Again, this might seem unusual given that candidates can be literally miles apart. Perhaps it’s the level playing field of it still being ‘new’ to most people, the effect of being in a familiar setting or just the name tags in the corner of everyone’s video feed. Whatever it is, candidates most definitely seem more inclined to get more engaged with the training which should translate into improved learning outcomes.
What’s the argument against it?
Firstly, and we shouldn’t underestimate this one, DVSA have clearly indicated that this is a temporary measure and not a permanent change, although their stance has softened slightly in recent weeks. The original cut-off for online training was 12 June 2020, but this has been extended with no firm end date, meaning it’s possible it will remain an option longer-term.
If DVSA decide they don’t like it, however, there’s a good chance things will go “back to normal” as soon as possible with regards to DCPC training.
That’s not all…
Unfortunately there are unscrupulous providers out there that will take advantage of this relaxation to scam people of their hard-earned cash without fulfilling their end of the bargain. We hear the stories all too frequently of training that never gets registered with DVSA or, in some instances, never happens in the first place.
The disincentive of knowing that unsuspecting scam victims might come knocking on your door if you rip them off is somewhat reduced when those victims could be many miles away from you. You should always take steps to ensure you book with a reputable provider. Check their reviews and, if possible, speak to their previous customers for the most reliable feedback.

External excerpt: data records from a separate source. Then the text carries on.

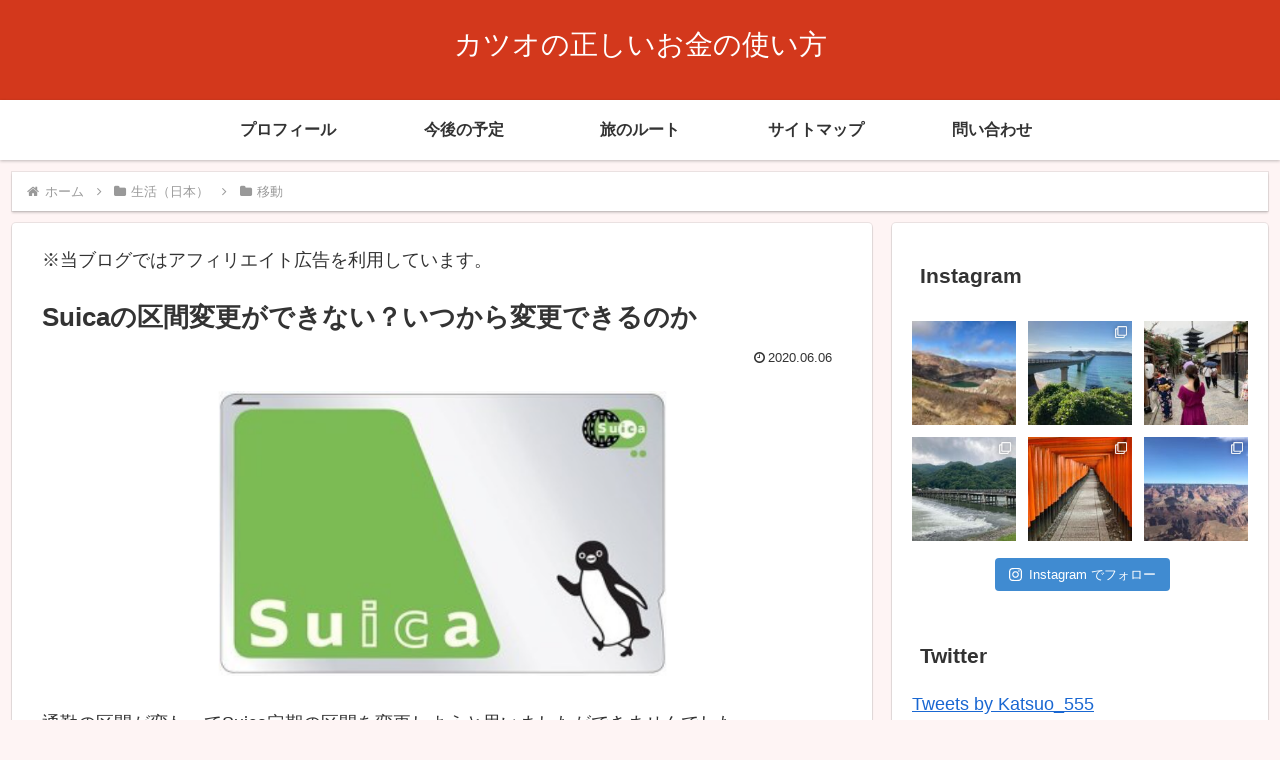

--- FILE ---
content_type: text/html; charset=utf-8
request_url: https://www.google.com/recaptcha/api2/aframe
body_size: 268
content:
<!DOCTYPE HTML><html><head><meta http-equiv="content-type" content="text/html; charset=UTF-8"></head><body><script nonce="TGeOgtZ6HfShU780KaNAzw">/** Anti-fraud and anti-abuse applications only. See google.com/recaptcha */ try{var clients={'sodar':'https://pagead2.googlesyndication.com/pagead/sodar?'};window.addEventListener("message",function(a){try{if(a.source===window.parent){var b=JSON.parse(a.data);var c=clients[b['id']];if(c){var d=document.createElement('img');d.src=c+b['params']+'&rc='+(localStorage.getItem("rc::a")?sessionStorage.getItem("rc::b"):"");window.document.body.appendChild(d);sessionStorage.setItem("rc::e",parseInt(sessionStorage.getItem("rc::e")||0)+1);localStorage.setItem("rc::h",'1769771344182');}}}catch(b){}});window.parent.postMessage("_grecaptcha_ready", "*");}catch(b){}</script></body></html>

Whilst online training can offer more flexibility for candidates, as well as a number of other benefits as we’ve established, it can bring limitations, too. Some training just isn’t suitable for online delivery. Additionally, online training requires candidates to have suitable equipment (e.g. a web-connected computer with webcam) and a reliable internet connection. Whilst these might not be issues that affect everyone, it’s important that an industry that doesn’t typically enjoy a surplus of available workers doesn’t then place additional barriers in place for those that are looking to play their part.